So, Dr Casale ends up by saying lamely:
"Less severe remedies must be considered before import restrictions are placed on Bulgarian coins."
Why? What about the arrowheads, encolpions, pendant crosses, finger rings, harness bosses, military fittings, earrings and all the rest of the Roman bric-a-brac metal detected on Bulgarian sites being sold at this moment [by the kilogramme some of it] by US sellers on ebay? What remedies can the US (the US) apply to deal with this? Why should the US NOT do something to resolve this scandalous discrepancy between what it says it will do (as a state party of the 1970 UNESCO Convention - see its article 3) and what it actually does?

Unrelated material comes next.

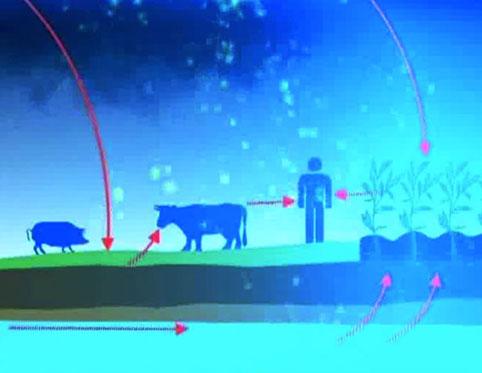 От радиации страдают люди и животные.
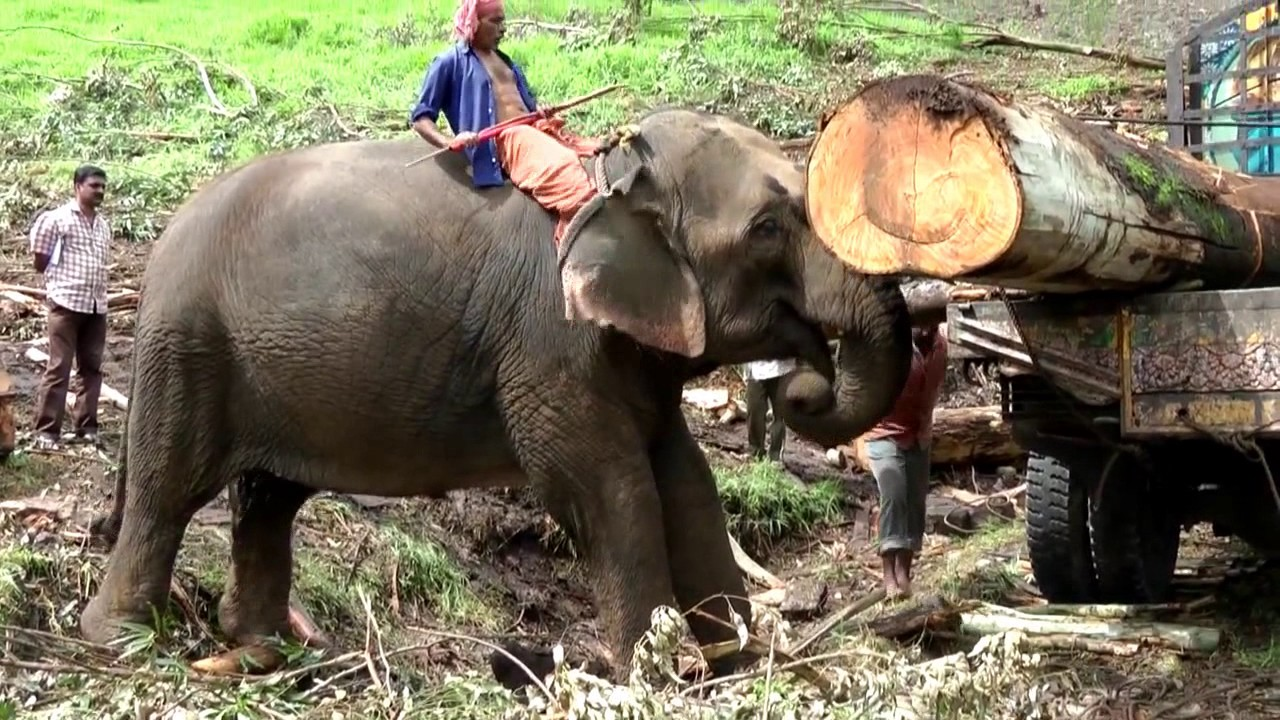 Copy of THE ELEPHANT AT WORK !. HD...avi - YouTube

I imagine we can all think of more severe remedies (involving questioning of dealers and collectors, detentions, arrests and seizing of computer hard discs and business records) that would certainly do more to resolve this problem. Most coin collectors seem happy to quote the report linking the trade in this material and organized crime networks, which seems sufficient reason why Homeland Security and the FBI should be looking very carefully at this trade which it seems they've virtually ignored (say it ain't so) for all these years.

It seems to me that US customs examining import documentation to check the proper export procedures have been followed is not exactly a measure that could be termed either "severe" or "drastic". Especially as all coin dealers say they are responsible and respectable businessmen who do everything they can to avoid dealing in smuggled and looted artefacts.

Sayles ends:
The statement of Mr. Casale is not only a ray of light, it is a very brave appeal for reason. I sincerely hope that it does not come back to haunt him.
Well, let us reason through it then. I invite his reply here.